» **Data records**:
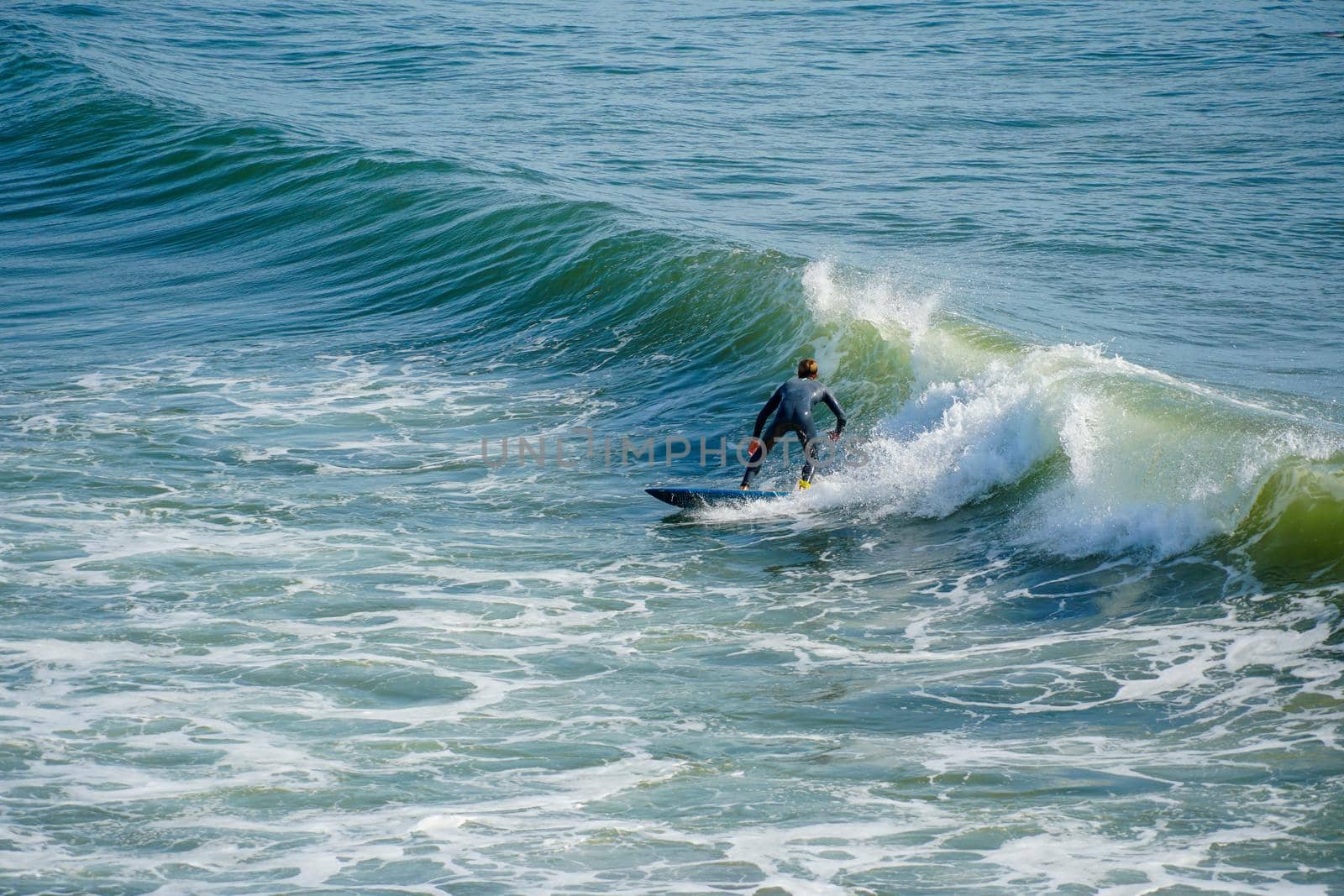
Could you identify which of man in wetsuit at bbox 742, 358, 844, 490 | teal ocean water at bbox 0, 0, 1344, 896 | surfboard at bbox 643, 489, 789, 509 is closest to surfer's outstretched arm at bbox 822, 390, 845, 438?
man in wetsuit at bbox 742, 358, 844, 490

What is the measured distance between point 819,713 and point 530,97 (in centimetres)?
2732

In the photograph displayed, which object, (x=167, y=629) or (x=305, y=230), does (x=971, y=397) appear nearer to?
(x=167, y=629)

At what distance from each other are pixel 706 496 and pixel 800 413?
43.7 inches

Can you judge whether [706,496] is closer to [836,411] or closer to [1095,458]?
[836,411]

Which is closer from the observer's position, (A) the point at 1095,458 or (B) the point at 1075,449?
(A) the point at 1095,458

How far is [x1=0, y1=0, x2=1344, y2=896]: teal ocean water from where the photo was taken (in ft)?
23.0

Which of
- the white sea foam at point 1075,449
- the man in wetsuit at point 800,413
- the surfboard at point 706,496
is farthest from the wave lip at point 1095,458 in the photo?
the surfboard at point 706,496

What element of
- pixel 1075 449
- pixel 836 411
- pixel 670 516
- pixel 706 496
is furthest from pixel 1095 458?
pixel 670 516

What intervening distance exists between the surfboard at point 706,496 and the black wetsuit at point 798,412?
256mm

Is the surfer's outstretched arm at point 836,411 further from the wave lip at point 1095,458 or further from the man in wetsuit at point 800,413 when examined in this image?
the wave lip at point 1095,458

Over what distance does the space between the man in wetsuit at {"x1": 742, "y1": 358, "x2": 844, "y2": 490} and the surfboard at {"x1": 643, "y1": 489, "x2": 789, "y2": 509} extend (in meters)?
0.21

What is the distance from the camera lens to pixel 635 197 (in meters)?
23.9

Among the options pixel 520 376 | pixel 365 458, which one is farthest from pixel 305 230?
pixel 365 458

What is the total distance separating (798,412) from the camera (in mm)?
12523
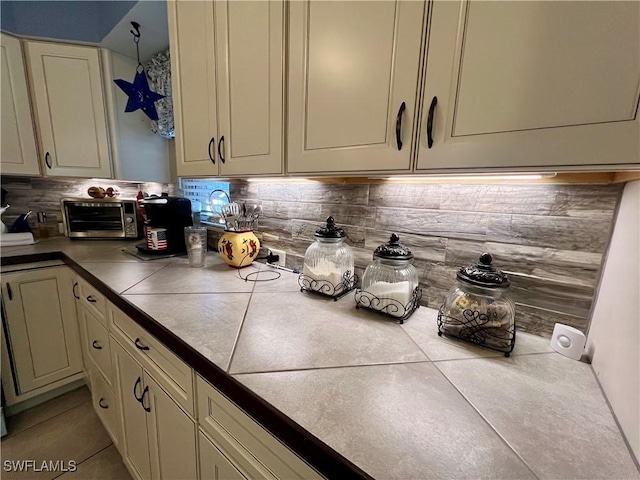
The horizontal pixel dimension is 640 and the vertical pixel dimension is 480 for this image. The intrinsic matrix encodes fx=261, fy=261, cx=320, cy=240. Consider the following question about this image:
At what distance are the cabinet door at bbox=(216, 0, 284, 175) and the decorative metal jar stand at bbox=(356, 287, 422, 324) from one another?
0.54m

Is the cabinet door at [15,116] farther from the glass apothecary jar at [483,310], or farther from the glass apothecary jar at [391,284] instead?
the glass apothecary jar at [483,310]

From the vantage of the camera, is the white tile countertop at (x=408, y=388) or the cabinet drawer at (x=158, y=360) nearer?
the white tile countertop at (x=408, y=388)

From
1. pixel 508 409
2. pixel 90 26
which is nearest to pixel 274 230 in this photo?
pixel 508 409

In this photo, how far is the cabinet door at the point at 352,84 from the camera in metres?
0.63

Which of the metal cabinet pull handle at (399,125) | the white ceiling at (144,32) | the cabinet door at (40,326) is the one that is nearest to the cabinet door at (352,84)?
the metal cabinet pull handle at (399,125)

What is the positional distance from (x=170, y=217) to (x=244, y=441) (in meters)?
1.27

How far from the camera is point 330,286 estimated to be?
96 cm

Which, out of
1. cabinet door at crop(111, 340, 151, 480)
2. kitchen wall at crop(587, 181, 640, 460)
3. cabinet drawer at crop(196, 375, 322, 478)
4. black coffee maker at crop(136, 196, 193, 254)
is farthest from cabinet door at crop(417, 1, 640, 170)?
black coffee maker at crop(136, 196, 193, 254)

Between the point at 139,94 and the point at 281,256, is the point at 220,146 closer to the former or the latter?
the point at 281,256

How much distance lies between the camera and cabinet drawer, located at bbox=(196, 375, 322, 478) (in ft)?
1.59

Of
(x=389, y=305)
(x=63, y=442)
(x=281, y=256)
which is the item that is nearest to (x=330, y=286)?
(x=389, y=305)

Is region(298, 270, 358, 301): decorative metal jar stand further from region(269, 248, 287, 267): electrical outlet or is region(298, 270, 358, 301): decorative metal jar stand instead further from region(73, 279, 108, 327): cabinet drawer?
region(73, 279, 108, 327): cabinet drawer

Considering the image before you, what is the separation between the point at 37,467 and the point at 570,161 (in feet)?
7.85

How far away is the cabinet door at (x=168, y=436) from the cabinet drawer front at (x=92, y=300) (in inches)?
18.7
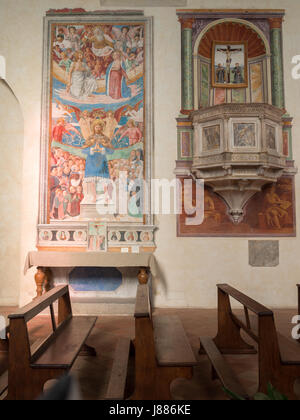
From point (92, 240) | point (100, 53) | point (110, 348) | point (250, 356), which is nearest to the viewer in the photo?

» **Work instructions**:
Reproduce the data verbatim, covering the stretch from the line containing "How much distance" through the end of the data, and leave the pictures out of your copy.

» **Reply**:
How much distance lies between the camera and cabinet drawer, located at bbox=(196, 375, 322, 478) (in ft)?
1.59

Of
(x=389, y=305)
(x=63, y=442)
(x=281, y=256)
which is the item that is nearest to (x=330, y=286)?
(x=389, y=305)

Is region(298, 270, 358, 301): decorative metal jar stand further from region(269, 248, 287, 267): electrical outlet or is region(298, 270, 358, 301): decorative metal jar stand instead further from region(73, 279, 108, 327): cabinet drawer?
region(73, 279, 108, 327): cabinet drawer

Considering the image before you, what is the separation between the point at 37,467 and the point at 570,161 (in feet)?
7.85

How far away is the cabinet door at (x=168, y=436) from the cabinet drawer front at (x=92, y=300) (in inches)?
18.7
From point (92, 240) | point (100, 53) | point (110, 348) | point (250, 356), which is nearest to the viewer in the photo?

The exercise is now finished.